From 51c7a3597935ed2cb969521a0ada0b7209f78ec2 Mon Sep 17 00:00:00 2001
From: kSkip <kSkip@users.noreply.github.com>
Date: Sat, 11 May 2024 19:07:36 -0500
Subject: [PATCH] Add input_tensor input type (#2951)

---
 dlib/cuda/tensor.h          |  8 ++++
 dlib/cuda/tensor_abstract.h |  8 ++++
 dlib/dnn/input.h            | 87 +++++++++++++++++++++++++++++++++++++
 dlib/dnn/input_abstract.h   | 51 ++++++++++++++++++++++
 dlib/test/dnn.cpp           | 33 ++++++++++++++
 5 files changed, 187 insertions(+)
diff --git a/dlib/cuda/tensor.h b/dlib/cuda/tensor.h
index 886dcadb7e..6a893df311 100644
--- a/dlib/cuda/tensor.h
+++ b/dlib/cuda/tensor.h
@@ -680,6 +680,14 @@ namespace dlib
 
 // ----------------------------------------------------------------------------------------
 
+    inline void memcpy (
+        alias_tensor_instance&& dest, 
+        const tensor& src
+    ) 
+    {
+        memcpy(static_cast<tensor&>(dest), src);
+    }
+
 }
 
 #endif // DLIB_DNn_TENSOR_H_
diff --git a/dlib/cuda/tensor_abstract.h b/dlib/cuda/tensor_abstract.h
index 73a9fff77a..62f649391e 100644
--- a/dlib/cuda/tensor_abstract.h
+++ b/dlib/cuda/tensor_abstract.h
@@ -607,6 +607,14 @@ namespace dlib
         ); 
     };
 
+    inline void memcpy (
+        alias_tensor_instance&& dest, 
+        const tensor& src
+    ) { memcpy(static_cast<tensor&>(dest), src); }
+    /*!
+        A convenient overload for copying from src to dest when you have a temporary alias tensor.
+    !*/
+
     class alias_tensor_const_instance 
     {
         /*!
diff --git a/dlib/dnn/input.h b/dlib/dnn/input.h
index d49b477ca9..8cd7ae9def 100644
--- a/dlib/dnn/input.h
+++ b/dlib/dnn/input.h
@@ -1082,6 +1082,93 @@ namespace dlib
         float avg_blue;
     };
 
+// ----------------------------------------------------------------------------------------
+
+    class input_tensor
+    {
+    public:
+        typedef tensor input_type;
+
+        input_tensor() {}
+        input_tensor(const input_tensor&) {}
+
+        template<typename forward_iterator>
+        void to_tensor(
+            forward_iterator ibegin,
+            forward_iterator iend,
+            resizable_tensor& data
+        ) const
+        {
+            DLIB_CASSERT(std::distance(ibegin, iend) > 0);
+            const auto k = ibegin->k();
+            const auto nr = ibegin->nr();
+            const auto nc = ibegin->nc();
+            // make sure all the input tensors have the same dimensions
+            for (auto i = ibegin; i != iend; ++i)
+            {
+                DLIB_CASSERT(i->k() == k && i->nr() == nr && i->nc() == nc,
+                    "\t input_tensor::to_tensor()"
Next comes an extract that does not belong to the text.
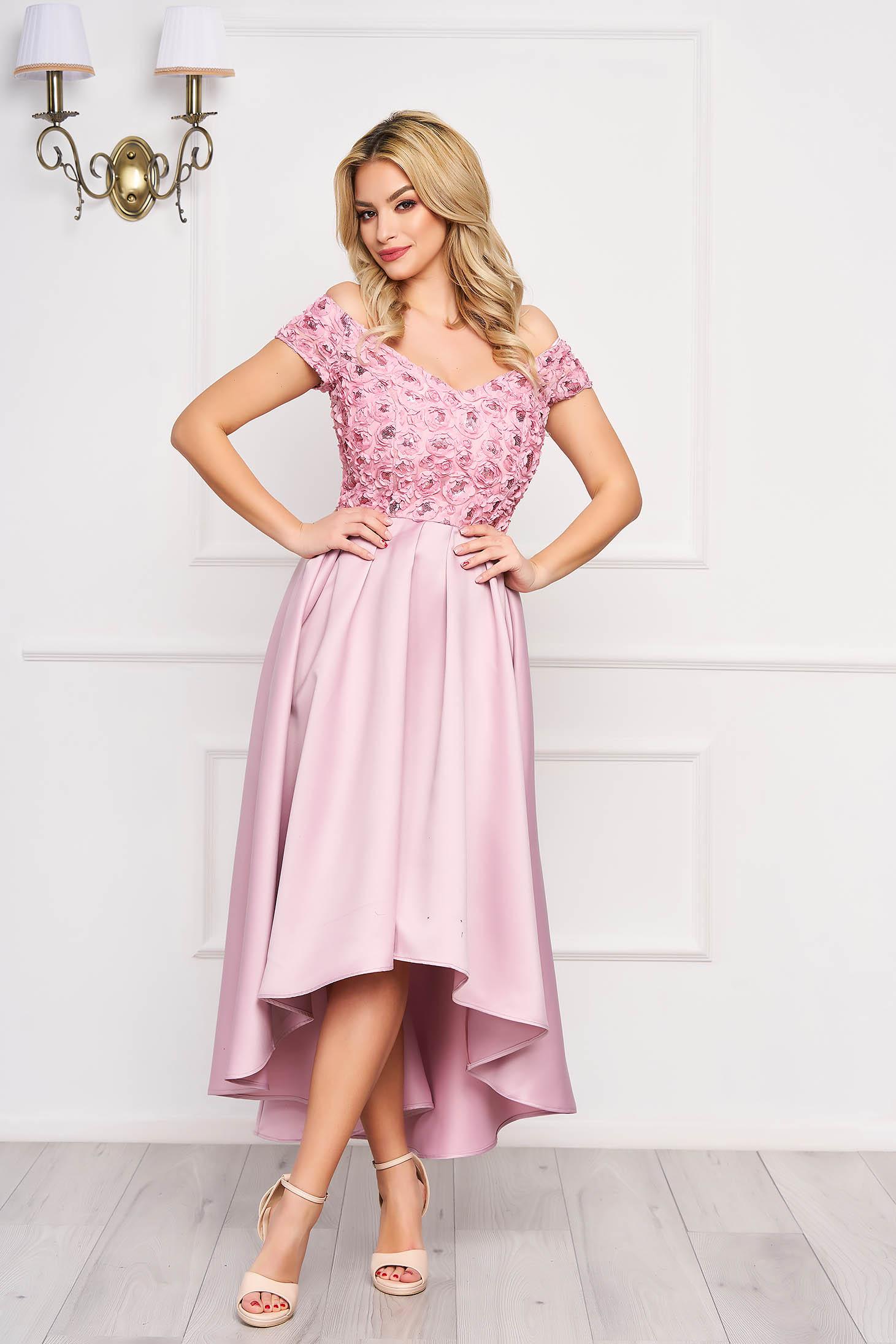 Rochie StarShinerS roz prafuit asimetrica de ocazie din satin cu umeri goi si aplicatii cu paiete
+                    << "\n\t All tensor objects given to to_tensor() must have the same dimensions."
+                    << "\n\t k: " << k
+                    << "\n\t nr: " << nr
+                    << "\n\t nc: " << nc
+                    << "\n\t i->k(): " << i->k()
+                    << "\n\t i->nr(): " << i->nr()
+                    << "\n\t i->nc(): " << i->nc()
+                );
+            }
+
+            const auto num_samples = count_samples(ibegin, iend);
+            // initialize data to the right size to contain the stuff in the iterator range.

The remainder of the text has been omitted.